When infection does occur, various treatment issues must be considered. It is well known that, in cases of chronic otitis media, the bacterial flora of the external auditory canal differs from that in the antrum, aditus, and middle ear. Thus, antimicrobial treatment based on outer canal cultures may fail. Inserting a drain through the incision serves two goals. First, it prevents pressure buildup due to accumulation of blood in the mastoidectomy cavity and middle ear. In this way, the drain helps maintain the stability of the grafted membrane and can alert the surgeon to early postoperative infection.
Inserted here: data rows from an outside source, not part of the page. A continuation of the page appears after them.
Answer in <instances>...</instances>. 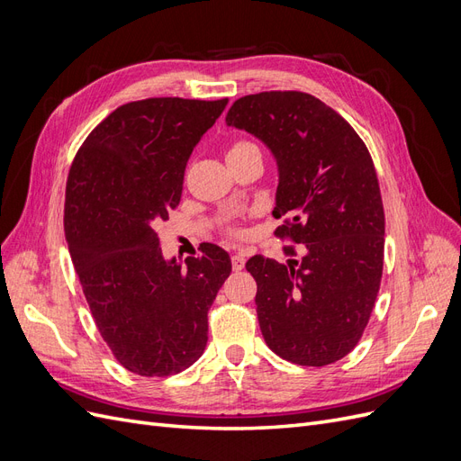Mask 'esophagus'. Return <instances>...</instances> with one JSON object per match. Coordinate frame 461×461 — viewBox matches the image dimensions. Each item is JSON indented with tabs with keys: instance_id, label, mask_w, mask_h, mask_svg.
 Masks as SVG:
<instances>
[{
	"instance_id": "1",
	"label": "esophagus",
	"mask_w": 461,
	"mask_h": 461,
	"mask_svg": "<svg viewBox=\"0 0 461 461\" xmlns=\"http://www.w3.org/2000/svg\"><path fill=\"white\" fill-rule=\"evenodd\" d=\"M230 261H232V269H234V271H242V269H244L246 258H244V254H242V252H236V254H232Z\"/></svg>"
}]
</instances>
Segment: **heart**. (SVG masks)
I'll list each match as a JSON object with an SVG mask.
<instances>
[{
	"label": "heart",
	"instance_id": "1",
	"mask_svg": "<svg viewBox=\"0 0 461 461\" xmlns=\"http://www.w3.org/2000/svg\"><path fill=\"white\" fill-rule=\"evenodd\" d=\"M246 148H258V146H256V144H252V142H246V140H239V142H234V144L230 146L229 153H234V151H240V149H246Z\"/></svg>",
	"mask_w": 461,
	"mask_h": 461
}]
</instances>
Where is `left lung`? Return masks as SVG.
<instances>
[{
  "label": "left lung",
  "mask_w": 461,
  "mask_h": 461,
  "mask_svg": "<svg viewBox=\"0 0 461 461\" xmlns=\"http://www.w3.org/2000/svg\"><path fill=\"white\" fill-rule=\"evenodd\" d=\"M225 121L271 149L273 215L285 217L275 234L300 244L285 246L286 263H246L263 339L292 364H334L359 342L383 276L384 212L369 149L350 122L305 92L244 95Z\"/></svg>",
  "instance_id": "left-lung-1"
}]
</instances>
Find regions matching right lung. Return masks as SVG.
Segmentation results:
<instances>
[{"mask_svg":"<svg viewBox=\"0 0 461 461\" xmlns=\"http://www.w3.org/2000/svg\"><path fill=\"white\" fill-rule=\"evenodd\" d=\"M227 104H124L88 134L68 171V252L97 330L136 375L180 373L205 350L207 312L230 275V258L205 244L185 265L167 261L156 225L178 205L190 153Z\"/></svg>","mask_w":461,"mask_h":461,"instance_id":"add662e5","label":"right lung"}]
</instances>
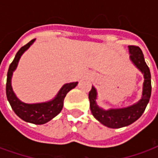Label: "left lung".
<instances>
[{"mask_svg":"<svg viewBox=\"0 0 158 158\" xmlns=\"http://www.w3.org/2000/svg\"><path fill=\"white\" fill-rule=\"evenodd\" d=\"M129 58L135 64L137 69L142 73L144 76L143 90L141 99L138 102L135 103L132 106L116 108V109L105 110L100 107L96 103L97 92L96 88H92L89 92V107L92 115L101 123L112 129H119L125 127L135 122L139 117L142 115L149 102L151 93H152V84H151V73L148 66L146 65L142 51L139 46L129 45Z\"/></svg>","mask_w":158,"mask_h":158,"instance_id":"1","label":"left lung"}]
</instances>
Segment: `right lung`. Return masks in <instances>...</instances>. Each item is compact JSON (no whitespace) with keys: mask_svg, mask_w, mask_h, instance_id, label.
Masks as SVG:
<instances>
[{"mask_svg":"<svg viewBox=\"0 0 158 158\" xmlns=\"http://www.w3.org/2000/svg\"><path fill=\"white\" fill-rule=\"evenodd\" d=\"M35 39L30 40L28 44H26L25 45H23V47L19 49L13 61L9 66L6 92L7 100L12 106V110L20 118L25 122L31 123L35 124H44L45 123L49 122L50 120H52L53 118H55L62 111V106H63V101L67 93L73 88H75L78 85V82L65 84L59 90V92L55 96V98L46 102L29 104V103L21 102L16 96L15 93L12 90V82H11L12 76L18 67L21 56L23 54V52L30 47V45L35 42Z\"/></svg>","mask_w":158,"mask_h":158,"instance_id":"1","label":"right lung"}]
</instances>
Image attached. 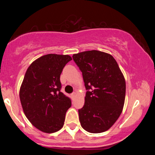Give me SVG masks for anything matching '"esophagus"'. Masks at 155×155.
<instances>
[{
    "label": "esophagus",
    "mask_w": 155,
    "mask_h": 155,
    "mask_svg": "<svg viewBox=\"0 0 155 155\" xmlns=\"http://www.w3.org/2000/svg\"><path fill=\"white\" fill-rule=\"evenodd\" d=\"M71 96H72V97H76V92H73V93L71 94Z\"/></svg>",
    "instance_id": "1"
}]
</instances>
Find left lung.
<instances>
[{"instance_id":"left-lung-1","label":"left lung","mask_w":155,"mask_h":155,"mask_svg":"<svg viewBox=\"0 0 155 155\" xmlns=\"http://www.w3.org/2000/svg\"><path fill=\"white\" fill-rule=\"evenodd\" d=\"M82 72L88 90L84 105L79 110L81 127L91 133L108 130L120 117L124 107L126 84L113 56L97 50L73 55Z\"/></svg>"}]
</instances>
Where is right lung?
I'll use <instances>...</instances> for the list:
<instances>
[{"instance_id": "1", "label": "right lung", "mask_w": 155, "mask_h": 155, "mask_svg": "<svg viewBox=\"0 0 155 155\" xmlns=\"http://www.w3.org/2000/svg\"><path fill=\"white\" fill-rule=\"evenodd\" d=\"M68 54H48L28 67L19 89L21 104L28 120L44 133H52L63 127L70 98L60 92V74L71 60Z\"/></svg>"}]
</instances>
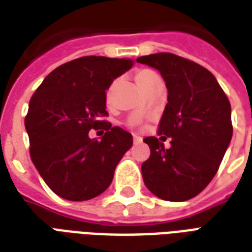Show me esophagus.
<instances>
[{
	"label": "esophagus",
	"instance_id": "obj_1",
	"mask_svg": "<svg viewBox=\"0 0 252 252\" xmlns=\"http://www.w3.org/2000/svg\"><path fill=\"white\" fill-rule=\"evenodd\" d=\"M143 142V137L139 136V135H133V143L135 144H140Z\"/></svg>",
	"mask_w": 252,
	"mask_h": 252
}]
</instances>
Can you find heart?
<instances>
[{
	"mask_svg": "<svg viewBox=\"0 0 252 252\" xmlns=\"http://www.w3.org/2000/svg\"><path fill=\"white\" fill-rule=\"evenodd\" d=\"M154 71H151V70H142V71H139L136 74V82L137 85H139V88L142 89L146 86V83H147V78L150 74H153Z\"/></svg>",
	"mask_w": 252,
	"mask_h": 252,
	"instance_id": "obj_1",
	"label": "heart"
}]
</instances>
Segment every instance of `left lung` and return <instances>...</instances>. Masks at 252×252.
I'll list each match as a JSON object with an SVG mask.
<instances>
[{
  "label": "left lung",
  "instance_id": "obj_1",
  "mask_svg": "<svg viewBox=\"0 0 252 252\" xmlns=\"http://www.w3.org/2000/svg\"><path fill=\"white\" fill-rule=\"evenodd\" d=\"M136 61L157 68L167 88L160 137L144 139L151 154L142 164L143 181L162 200H190L216 175L231 143V104L215 75L185 58L159 52Z\"/></svg>",
  "mask_w": 252,
  "mask_h": 252
}]
</instances>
Second, such drains can facilitate rinsing of the infected cavity.

As described above, the steps we use for postoperative infection in these cases are removal of packing material, flushing of discharge, and re-insertion of gelfoam in order to keep the skin flap in its original position. In addition, the application of 2% boric acid in alcohol solution and antibiotic drops introduces antibacterial activity at the infection site. The medication is effective in the external canal, and the amount that penetrates the middle ear does not cause ototoxicity. The local treatment helps control the infection and facilitates epithelialization over the graft. Adding systemic antibiotic therapy increases the efficiency of the local treatment and helps eliminate the infection.

We find that our treatment approach leads to effective and rapid resolution of early postoperative infection in tympanoplasty patients. However, as demonstrated in two of the eight infected cases in our series, there is risk that these procedures may disturb the recently reconstructed ossicular chain.
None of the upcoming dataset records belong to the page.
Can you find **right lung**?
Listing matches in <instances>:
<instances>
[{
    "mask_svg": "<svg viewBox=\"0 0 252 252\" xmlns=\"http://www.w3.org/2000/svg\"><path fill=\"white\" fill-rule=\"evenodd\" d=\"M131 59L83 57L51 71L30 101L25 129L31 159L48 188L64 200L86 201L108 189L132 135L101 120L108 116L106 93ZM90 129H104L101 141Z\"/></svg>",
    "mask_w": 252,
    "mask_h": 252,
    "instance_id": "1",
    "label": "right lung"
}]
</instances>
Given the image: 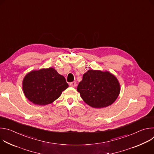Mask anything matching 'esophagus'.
Listing matches in <instances>:
<instances>
[{
    "label": "esophagus",
    "instance_id": "obj_1",
    "mask_svg": "<svg viewBox=\"0 0 154 154\" xmlns=\"http://www.w3.org/2000/svg\"><path fill=\"white\" fill-rule=\"evenodd\" d=\"M77 85V83L75 82H71L69 83V86L71 87H75Z\"/></svg>",
    "mask_w": 154,
    "mask_h": 154
}]
</instances>
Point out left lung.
Returning <instances> with one entry per match:
<instances>
[{"label":"left lung","instance_id":"obj_1","mask_svg":"<svg viewBox=\"0 0 154 154\" xmlns=\"http://www.w3.org/2000/svg\"><path fill=\"white\" fill-rule=\"evenodd\" d=\"M77 91L88 105L100 108L110 105L116 100L120 85L115 76L109 72L89 70L83 74Z\"/></svg>","mask_w":154,"mask_h":154}]
</instances>
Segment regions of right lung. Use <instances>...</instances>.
Returning <instances> with one entry per match:
<instances>
[{
  "label": "right lung",
  "mask_w": 154,
  "mask_h": 154,
  "mask_svg": "<svg viewBox=\"0 0 154 154\" xmlns=\"http://www.w3.org/2000/svg\"><path fill=\"white\" fill-rule=\"evenodd\" d=\"M68 86L65 78L52 68L31 71L26 75L23 83L26 97L39 105L51 103Z\"/></svg>",
  "instance_id": "add662e5"
}]
</instances>
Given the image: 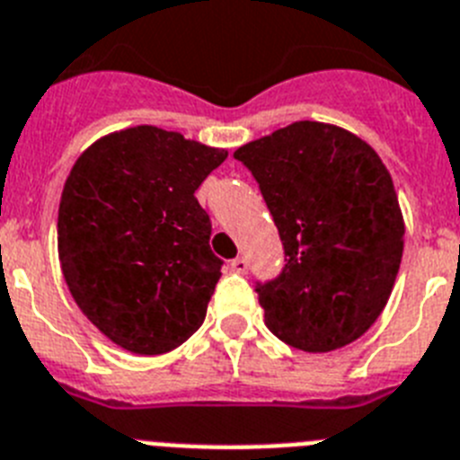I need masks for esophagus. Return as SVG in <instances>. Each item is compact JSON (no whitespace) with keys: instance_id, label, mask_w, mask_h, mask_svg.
Wrapping results in <instances>:
<instances>
[{"instance_id":"34e87169","label":"esophagus","mask_w":460,"mask_h":460,"mask_svg":"<svg viewBox=\"0 0 460 460\" xmlns=\"http://www.w3.org/2000/svg\"><path fill=\"white\" fill-rule=\"evenodd\" d=\"M231 270H234V273H247V259L235 257L234 261H231Z\"/></svg>"}]
</instances>
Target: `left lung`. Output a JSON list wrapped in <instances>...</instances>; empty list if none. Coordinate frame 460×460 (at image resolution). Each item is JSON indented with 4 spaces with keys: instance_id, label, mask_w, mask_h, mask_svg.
Segmentation results:
<instances>
[{
    "instance_id": "left-lung-1",
    "label": "left lung",
    "mask_w": 460,
    "mask_h": 460,
    "mask_svg": "<svg viewBox=\"0 0 460 460\" xmlns=\"http://www.w3.org/2000/svg\"><path fill=\"white\" fill-rule=\"evenodd\" d=\"M252 171L285 245V269L257 287L263 322L287 345L333 351L382 314L402 259L398 194L357 134L301 119L234 153Z\"/></svg>"
}]
</instances>
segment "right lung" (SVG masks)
I'll return each mask as SVG.
<instances>
[{
  "instance_id": "right-lung-1",
  "label": "right lung",
  "mask_w": 460,
  "mask_h": 460,
  "mask_svg": "<svg viewBox=\"0 0 460 460\" xmlns=\"http://www.w3.org/2000/svg\"><path fill=\"white\" fill-rule=\"evenodd\" d=\"M226 155L138 125L75 159L59 199L62 275L83 314L122 349L166 354L203 324L222 259L194 191Z\"/></svg>"
}]
</instances>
In conclusion, we suggest that cases with chronic otitis media with cholesteatoma and/or granulation tissue undergoing surgery do not need preoperative antibiotic prophylaxis and there is no any significant relation between the preoperative state of the ear and early postoperative infections. In case of early postoperative drainage the use of systemic antibiotics as well as active local treatment as described above is able to treat the condition completely.

REFERENCES

  1. Carlin WV, Lesser TH, John DG et al. Systemic antibiotic prophylaxis and reconstructive ear surgery. Clin Otolaryngol 1987;12:441-6.

  2. John DG, Carlin WV, Lesser TH et al. Tympanoplasty surgery and prophylactic antibiotics: surgical results. Clin Otolaryngol 1988;13:205-7.

  3. Govaerts PJ, Raemaekers J, Verlinden A et al. Use of antibiotic prophylaxis in ear surgery. Laryngoscope 1998;108:107-10.

  4. Matino E, Venegas MP, Diez S et al. Antibiotic treatment in surgery for cholesteatoma. An Otorrinolaringol Ibero Am 1999;26:445-55.

  5. Fitzgerald DC. Use of prophylactic antibiotics in otologic and neuro-otologic surgery. Am J Otol 1985;6:121-5.